03: Sampai Jumpa

16 3 0
                                    

Aku membuka jendela, membiarkan cahaya dan udara pagi masuk sepenuhnya ke dalam kamar, merenggangkan otot tubuh yang kaku, dan menghirup udara dalam-dalam berusaha mengurangi rasa kantuk.

Matahari masih setengah bersembunyi di balik bukit, sementara warga sudah sibuk melakukan aktivitasnya masing-masing.

Aku melangkah menuju dapur ingin membasahi tenggorokkan yang kering. Namun, sebuah kotak di atas meja makan mengalihkan kegiatanku. Aku membaca catatan kecil di atasnya, 'Selamat ulang tahun, sayang. Maaf hari ini Ibu harus pergi lebih pagi. Nanti kita makan malam bersama ya'.

Aku tersenyum simpul, di tengah-tengah kesibukkannya Ibu masih sempat membeli kue ulang tahun.

Aku membuka kotak itu, menyalakan lilin, dan memejamkan mata.

Delapan belas tahun. Usia yang sejak dulu diwaspadai oleh ke dua orang tuaku. Usia saat kakak meninggalkan kami. Ucapan Ayah tersimpan jelas dalam benakku, 'Berhati-hatilah, dia berbahaya'.

Aku memfokuskan diri, memohon, dan berdoa dalam diam. Semoga Aku bisa melalui usia ini dengan baik-baik saja. Semoga apa yang selama ini ditakutkan tidak terjadi.

Aku membuka mata dan meniup lilin itu hingga mati. Kebiasaanku sejak dua tahun terakhir, setelah Ayah meninggalkan Aku dan Ibu karena sakit.

Air putih ku tuangkan dalam gelas, meneguknya, dan memasukkan kue itu ke dalam kulkas.

Langkahku terhenti, menatap bingkai foto di atas kulkas. Aku meraihnya, melihat wajah Ayah, Ibu dan Kakak tersenyum sambil mengenakan jubah merah dan Aku berdiri di depan Ibu tanpa mengenakan jubah.

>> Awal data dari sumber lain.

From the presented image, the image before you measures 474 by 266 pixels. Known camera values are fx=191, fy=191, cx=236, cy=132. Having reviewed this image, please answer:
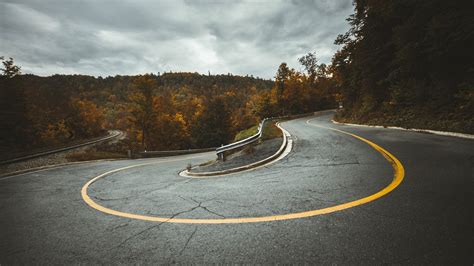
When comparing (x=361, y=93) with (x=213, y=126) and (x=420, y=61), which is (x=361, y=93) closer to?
(x=420, y=61)

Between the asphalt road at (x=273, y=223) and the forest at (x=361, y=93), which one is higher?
the forest at (x=361, y=93)

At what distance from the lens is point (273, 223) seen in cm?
295

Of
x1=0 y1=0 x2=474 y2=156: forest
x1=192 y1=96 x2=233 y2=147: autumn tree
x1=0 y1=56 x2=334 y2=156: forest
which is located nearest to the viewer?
x1=0 y1=0 x2=474 y2=156: forest

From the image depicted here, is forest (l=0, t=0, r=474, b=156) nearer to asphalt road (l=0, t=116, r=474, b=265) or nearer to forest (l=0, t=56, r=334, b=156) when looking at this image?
forest (l=0, t=56, r=334, b=156)

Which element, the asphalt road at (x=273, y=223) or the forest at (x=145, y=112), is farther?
the forest at (x=145, y=112)

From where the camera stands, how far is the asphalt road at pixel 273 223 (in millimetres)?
2266

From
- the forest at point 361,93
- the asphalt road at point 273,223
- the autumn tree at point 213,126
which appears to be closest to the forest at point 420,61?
the forest at point 361,93

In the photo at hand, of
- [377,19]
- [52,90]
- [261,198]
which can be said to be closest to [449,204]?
[261,198]

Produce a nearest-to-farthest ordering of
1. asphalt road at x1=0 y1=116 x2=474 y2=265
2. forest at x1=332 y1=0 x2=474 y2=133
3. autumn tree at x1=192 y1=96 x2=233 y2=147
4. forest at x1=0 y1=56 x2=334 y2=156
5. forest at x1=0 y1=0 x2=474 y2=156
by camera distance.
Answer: asphalt road at x1=0 y1=116 x2=474 y2=265
forest at x1=332 y1=0 x2=474 y2=133
forest at x1=0 y1=0 x2=474 y2=156
forest at x1=0 y1=56 x2=334 y2=156
autumn tree at x1=192 y1=96 x2=233 y2=147

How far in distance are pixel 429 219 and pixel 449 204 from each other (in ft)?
2.32

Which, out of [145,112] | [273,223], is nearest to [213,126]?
[145,112]

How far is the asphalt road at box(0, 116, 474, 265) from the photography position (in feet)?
7.43

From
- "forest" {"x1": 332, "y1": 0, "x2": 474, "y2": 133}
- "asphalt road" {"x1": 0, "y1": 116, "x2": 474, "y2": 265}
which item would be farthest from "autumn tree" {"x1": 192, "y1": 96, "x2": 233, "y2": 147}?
"asphalt road" {"x1": 0, "y1": 116, "x2": 474, "y2": 265}

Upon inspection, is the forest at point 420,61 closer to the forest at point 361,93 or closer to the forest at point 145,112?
the forest at point 361,93
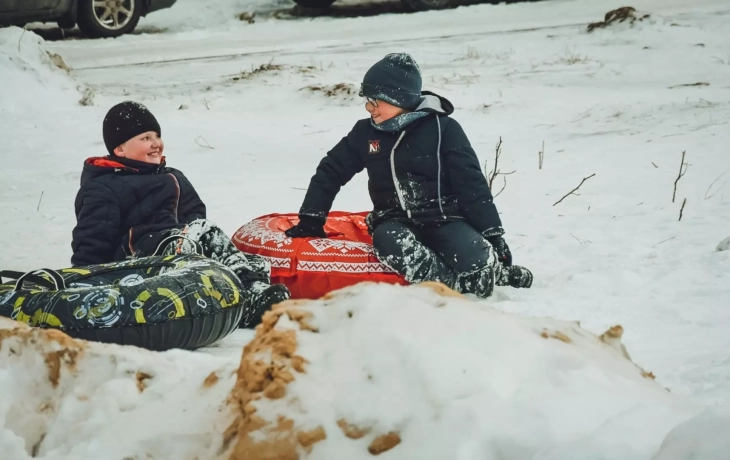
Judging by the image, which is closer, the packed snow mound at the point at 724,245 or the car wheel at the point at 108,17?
the packed snow mound at the point at 724,245

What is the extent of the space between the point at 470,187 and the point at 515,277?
54 centimetres

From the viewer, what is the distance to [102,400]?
265cm

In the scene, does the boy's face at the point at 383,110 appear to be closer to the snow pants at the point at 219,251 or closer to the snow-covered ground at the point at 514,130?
the snow pants at the point at 219,251

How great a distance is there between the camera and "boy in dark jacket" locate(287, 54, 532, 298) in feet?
15.2

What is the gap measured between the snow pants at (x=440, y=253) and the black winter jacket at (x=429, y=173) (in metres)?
0.09

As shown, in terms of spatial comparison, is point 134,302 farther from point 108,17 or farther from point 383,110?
point 108,17

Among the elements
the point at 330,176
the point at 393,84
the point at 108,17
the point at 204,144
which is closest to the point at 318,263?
the point at 330,176

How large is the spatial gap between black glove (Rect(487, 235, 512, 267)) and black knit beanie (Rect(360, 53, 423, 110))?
822 millimetres

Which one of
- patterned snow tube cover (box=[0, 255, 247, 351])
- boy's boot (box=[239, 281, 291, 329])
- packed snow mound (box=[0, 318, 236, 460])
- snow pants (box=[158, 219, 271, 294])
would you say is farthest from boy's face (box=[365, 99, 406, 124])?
packed snow mound (box=[0, 318, 236, 460])

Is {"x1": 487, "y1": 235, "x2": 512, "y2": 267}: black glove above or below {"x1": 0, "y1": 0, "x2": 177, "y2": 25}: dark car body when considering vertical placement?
below

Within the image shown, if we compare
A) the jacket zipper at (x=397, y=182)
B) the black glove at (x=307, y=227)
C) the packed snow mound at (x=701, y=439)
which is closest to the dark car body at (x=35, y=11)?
the black glove at (x=307, y=227)

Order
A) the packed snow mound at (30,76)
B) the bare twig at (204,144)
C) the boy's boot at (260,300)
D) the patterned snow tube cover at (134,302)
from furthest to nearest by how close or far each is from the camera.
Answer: the packed snow mound at (30,76)
the bare twig at (204,144)
the boy's boot at (260,300)
the patterned snow tube cover at (134,302)

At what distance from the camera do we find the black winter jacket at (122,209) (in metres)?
4.54

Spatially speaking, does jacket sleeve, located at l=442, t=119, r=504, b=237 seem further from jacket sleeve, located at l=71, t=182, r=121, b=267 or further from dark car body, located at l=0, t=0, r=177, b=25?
dark car body, located at l=0, t=0, r=177, b=25
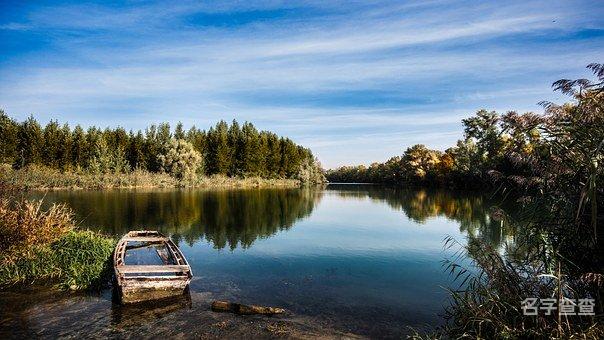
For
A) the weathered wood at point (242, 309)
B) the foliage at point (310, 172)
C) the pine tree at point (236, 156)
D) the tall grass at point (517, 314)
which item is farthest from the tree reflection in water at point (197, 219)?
the foliage at point (310, 172)

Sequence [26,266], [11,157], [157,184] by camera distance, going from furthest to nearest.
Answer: [157,184]
[11,157]
[26,266]

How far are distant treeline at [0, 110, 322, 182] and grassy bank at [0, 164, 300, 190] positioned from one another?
368 centimetres

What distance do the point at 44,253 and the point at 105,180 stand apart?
5641 cm

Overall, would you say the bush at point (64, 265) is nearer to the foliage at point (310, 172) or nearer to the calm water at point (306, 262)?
the calm water at point (306, 262)

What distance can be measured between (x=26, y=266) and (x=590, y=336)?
16.5 meters

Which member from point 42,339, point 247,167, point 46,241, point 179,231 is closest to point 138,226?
point 179,231

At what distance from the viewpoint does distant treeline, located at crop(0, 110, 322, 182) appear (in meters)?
68.7

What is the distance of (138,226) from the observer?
86.1ft

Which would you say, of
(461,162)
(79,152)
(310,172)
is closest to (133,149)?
(79,152)

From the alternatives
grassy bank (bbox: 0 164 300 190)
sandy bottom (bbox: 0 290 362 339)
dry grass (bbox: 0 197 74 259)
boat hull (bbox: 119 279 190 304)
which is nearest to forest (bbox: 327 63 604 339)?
sandy bottom (bbox: 0 290 362 339)

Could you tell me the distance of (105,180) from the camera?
214ft

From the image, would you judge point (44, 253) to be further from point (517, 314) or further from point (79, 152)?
point (79, 152)

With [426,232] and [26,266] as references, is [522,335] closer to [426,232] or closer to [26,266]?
[26,266]

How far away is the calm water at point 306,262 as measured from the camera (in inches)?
459
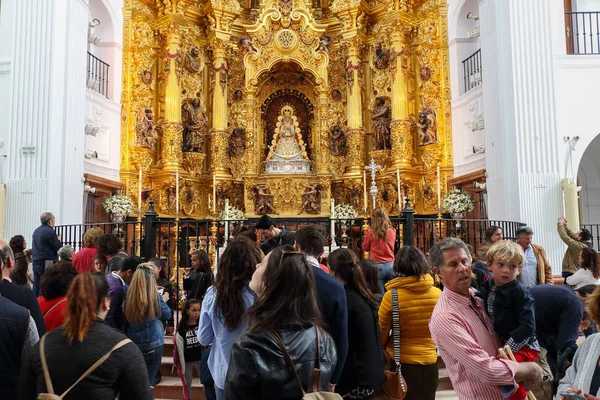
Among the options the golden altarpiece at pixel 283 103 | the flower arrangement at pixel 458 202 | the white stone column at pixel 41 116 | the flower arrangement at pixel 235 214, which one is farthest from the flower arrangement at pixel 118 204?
the flower arrangement at pixel 458 202

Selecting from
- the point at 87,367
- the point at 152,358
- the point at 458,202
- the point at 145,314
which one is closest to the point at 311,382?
the point at 87,367

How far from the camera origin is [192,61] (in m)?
16.9

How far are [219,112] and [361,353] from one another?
14224mm

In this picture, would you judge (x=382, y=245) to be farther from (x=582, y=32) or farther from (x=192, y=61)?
(x=192, y=61)

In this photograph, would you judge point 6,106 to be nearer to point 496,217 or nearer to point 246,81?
point 246,81

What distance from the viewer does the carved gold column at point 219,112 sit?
16812 mm

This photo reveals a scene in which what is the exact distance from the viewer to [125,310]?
457 cm

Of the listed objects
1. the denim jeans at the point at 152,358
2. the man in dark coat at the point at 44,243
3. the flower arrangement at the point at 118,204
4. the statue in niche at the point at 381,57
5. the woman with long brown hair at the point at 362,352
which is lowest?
the denim jeans at the point at 152,358

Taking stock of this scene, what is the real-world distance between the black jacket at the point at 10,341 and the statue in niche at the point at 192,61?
48.1 feet

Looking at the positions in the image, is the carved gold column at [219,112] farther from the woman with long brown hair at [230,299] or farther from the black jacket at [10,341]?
the black jacket at [10,341]

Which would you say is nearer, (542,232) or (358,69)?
(542,232)

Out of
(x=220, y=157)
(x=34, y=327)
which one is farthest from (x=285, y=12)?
(x=34, y=327)

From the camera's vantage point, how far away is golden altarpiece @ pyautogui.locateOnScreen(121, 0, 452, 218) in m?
15.6

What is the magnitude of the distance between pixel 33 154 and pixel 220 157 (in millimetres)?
6269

Aku melangkah ke dalam kamar mandi, melepas jubah berwarna biru, lalu pakaian satu-persatu membiarkan pakaian itu tercecer di atas lantai. Mataku menangkap gambar yang sejak kecil berada di balik bahu kananku dari pantulan cermin. Sebuah tanda lahir berbentuk hewan anjing dan singa dengan mulut terbuka.

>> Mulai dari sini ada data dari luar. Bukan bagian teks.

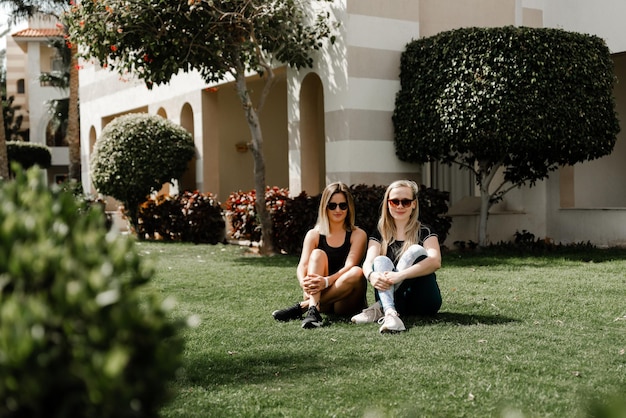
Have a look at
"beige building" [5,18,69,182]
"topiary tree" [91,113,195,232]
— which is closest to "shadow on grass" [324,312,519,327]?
"topiary tree" [91,113,195,232]

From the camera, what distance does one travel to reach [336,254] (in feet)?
22.0

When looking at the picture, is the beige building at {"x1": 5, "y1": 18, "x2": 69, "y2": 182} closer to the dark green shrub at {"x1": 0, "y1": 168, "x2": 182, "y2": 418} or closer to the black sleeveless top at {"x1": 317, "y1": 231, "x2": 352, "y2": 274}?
the black sleeveless top at {"x1": 317, "y1": 231, "x2": 352, "y2": 274}

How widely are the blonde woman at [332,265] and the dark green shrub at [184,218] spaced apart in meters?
8.98

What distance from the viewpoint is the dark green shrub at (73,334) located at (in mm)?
1486

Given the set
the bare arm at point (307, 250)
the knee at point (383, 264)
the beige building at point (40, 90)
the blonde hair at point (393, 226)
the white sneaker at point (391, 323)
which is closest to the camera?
the white sneaker at point (391, 323)

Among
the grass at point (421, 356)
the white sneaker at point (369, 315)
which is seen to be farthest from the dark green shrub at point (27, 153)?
the white sneaker at point (369, 315)

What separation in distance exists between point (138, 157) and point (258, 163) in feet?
14.2

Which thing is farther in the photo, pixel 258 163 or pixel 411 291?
pixel 258 163

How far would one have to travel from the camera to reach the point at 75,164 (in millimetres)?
25859

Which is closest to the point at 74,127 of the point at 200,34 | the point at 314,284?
the point at 200,34

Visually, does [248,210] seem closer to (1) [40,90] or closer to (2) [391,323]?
(2) [391,323]

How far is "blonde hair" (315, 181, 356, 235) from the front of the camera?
6.71m

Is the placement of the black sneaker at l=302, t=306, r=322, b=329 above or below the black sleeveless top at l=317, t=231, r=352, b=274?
below

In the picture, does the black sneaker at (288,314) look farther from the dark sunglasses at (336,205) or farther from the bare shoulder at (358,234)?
the dark sunglasses at (336,205)
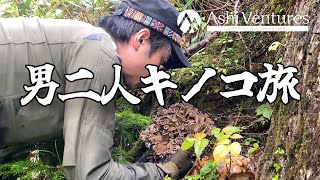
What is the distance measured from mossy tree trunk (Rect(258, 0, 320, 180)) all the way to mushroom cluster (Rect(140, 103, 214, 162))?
60 cm

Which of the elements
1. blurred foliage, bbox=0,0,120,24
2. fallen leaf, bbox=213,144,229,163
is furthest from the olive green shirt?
blurred foliage, bbox=0,0,120,24

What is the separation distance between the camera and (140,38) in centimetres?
205

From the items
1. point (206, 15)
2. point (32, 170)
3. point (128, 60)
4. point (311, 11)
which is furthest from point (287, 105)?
point (206, 15)

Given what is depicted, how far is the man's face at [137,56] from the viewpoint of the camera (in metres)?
2.05

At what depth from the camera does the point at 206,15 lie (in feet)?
12.0

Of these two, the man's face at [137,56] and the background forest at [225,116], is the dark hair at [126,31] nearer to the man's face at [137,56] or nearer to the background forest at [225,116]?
the man's face at [137,56]

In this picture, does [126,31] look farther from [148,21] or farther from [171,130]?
[171,130]

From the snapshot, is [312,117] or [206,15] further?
[206,15]

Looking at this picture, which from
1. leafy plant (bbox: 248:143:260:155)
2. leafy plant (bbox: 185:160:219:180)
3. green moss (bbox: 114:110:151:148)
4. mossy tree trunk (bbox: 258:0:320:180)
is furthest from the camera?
green moss (bbox: 114:110:151:148)

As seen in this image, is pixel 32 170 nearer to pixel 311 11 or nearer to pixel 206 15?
pixel 311 11

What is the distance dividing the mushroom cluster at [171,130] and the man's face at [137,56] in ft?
1.32

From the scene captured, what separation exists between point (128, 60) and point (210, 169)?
0.62 m

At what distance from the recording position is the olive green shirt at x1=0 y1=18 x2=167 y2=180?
181 centimetres

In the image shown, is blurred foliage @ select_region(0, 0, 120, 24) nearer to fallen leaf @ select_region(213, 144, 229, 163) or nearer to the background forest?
the background forest
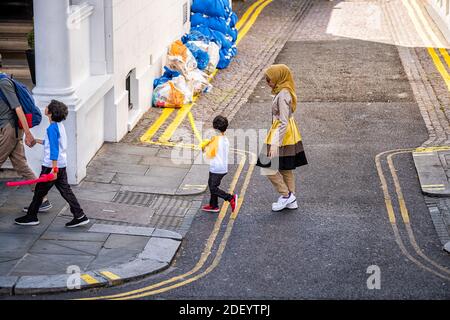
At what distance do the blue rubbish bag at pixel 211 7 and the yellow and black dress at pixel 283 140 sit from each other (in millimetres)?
8728

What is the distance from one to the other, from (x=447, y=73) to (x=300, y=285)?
1085 cm

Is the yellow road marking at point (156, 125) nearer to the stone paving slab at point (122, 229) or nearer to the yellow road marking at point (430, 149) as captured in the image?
the stone paving slab at point (122, 229)

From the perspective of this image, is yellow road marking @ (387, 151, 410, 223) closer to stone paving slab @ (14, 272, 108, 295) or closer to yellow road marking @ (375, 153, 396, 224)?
yellow road marking @ (375, 153, 396, 224)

Setiap orang memiliki tanda lahir yang sama dengan pasangannya. Untuk para bangsawan menemukan pasangan adalah hal yang penting, karena bertemu dengan pasangan dapat membantu mereka mengendalikan kemampuannya. Hal itu tidak berlaku untuk orang sepertiku.

Aku menatap pergelangan tangan kananku, di sana ada tanda berbentuk bintang. Semua orang yang memiliki tanda bintang di pergelangan tangannya. Tanda itu bagai identitas penting yang membedakan kedudukan setiap orang. Tanda bintang dibedakan menjadi tiga warna, merah, biru, dan hitam. Sama seperti warna jubah.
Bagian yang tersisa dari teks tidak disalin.